EXERCISE INSTRUCTIONS:
From the listing below, copy each line that contains the word "farthest".

SUPPLIED DATA:
————

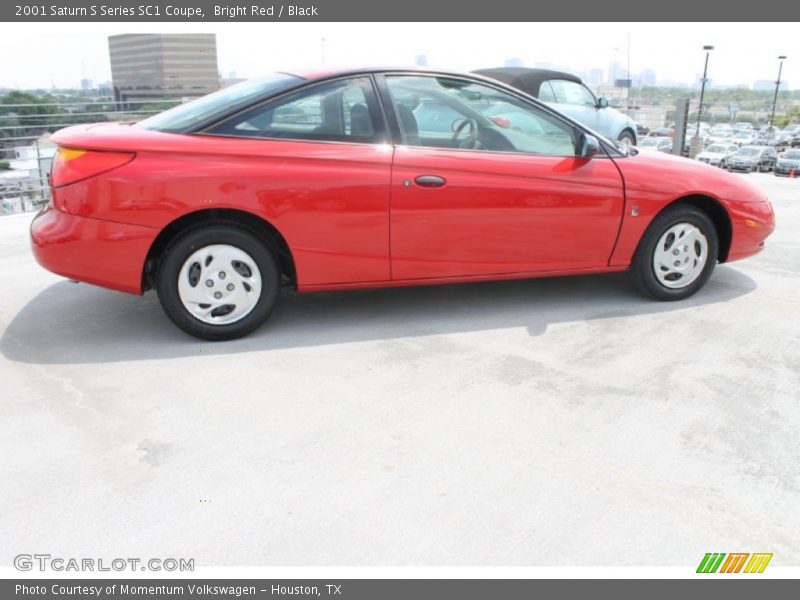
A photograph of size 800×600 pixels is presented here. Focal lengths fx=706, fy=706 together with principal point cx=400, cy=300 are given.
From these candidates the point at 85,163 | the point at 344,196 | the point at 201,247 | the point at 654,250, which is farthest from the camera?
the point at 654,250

————

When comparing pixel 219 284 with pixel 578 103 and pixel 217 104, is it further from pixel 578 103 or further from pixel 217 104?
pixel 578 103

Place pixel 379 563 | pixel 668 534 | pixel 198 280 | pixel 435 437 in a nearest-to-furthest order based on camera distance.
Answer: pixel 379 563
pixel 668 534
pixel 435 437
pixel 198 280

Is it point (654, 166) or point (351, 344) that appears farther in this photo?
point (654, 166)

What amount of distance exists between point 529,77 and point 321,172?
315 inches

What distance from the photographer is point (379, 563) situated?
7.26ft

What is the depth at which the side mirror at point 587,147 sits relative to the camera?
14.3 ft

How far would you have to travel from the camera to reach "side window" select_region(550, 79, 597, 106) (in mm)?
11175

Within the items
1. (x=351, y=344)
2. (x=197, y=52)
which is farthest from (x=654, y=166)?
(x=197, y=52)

————

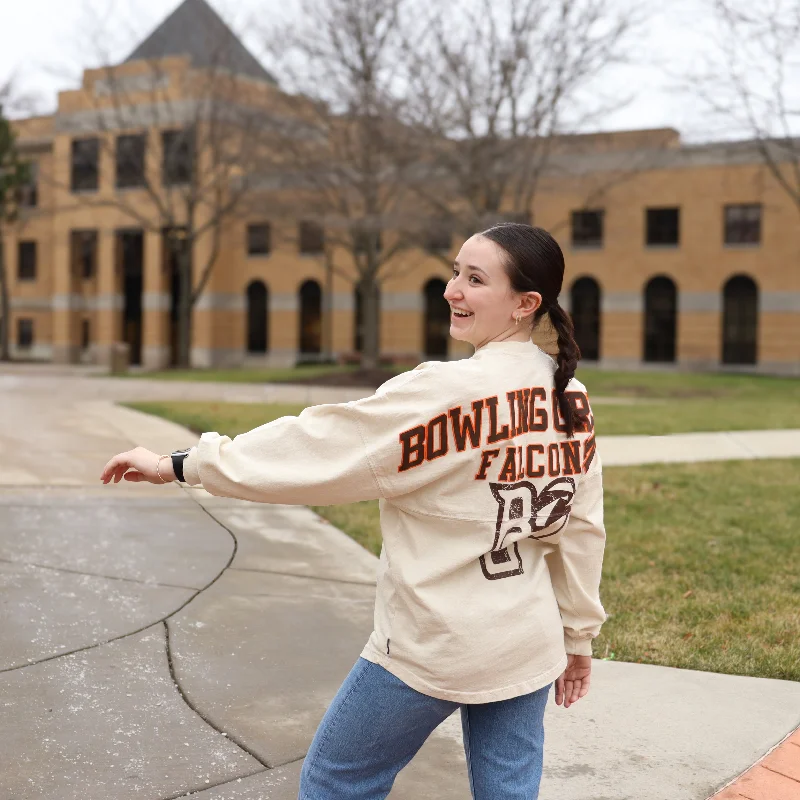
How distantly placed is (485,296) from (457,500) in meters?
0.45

————

RESULT FOR THIS EXERCISE:
From these candidates the point at 85,163 | the point at 344,196 | the point at 201,247 | the point at 654,250, which is farthest from the camera?
which is farthest from (x=654, y=166)?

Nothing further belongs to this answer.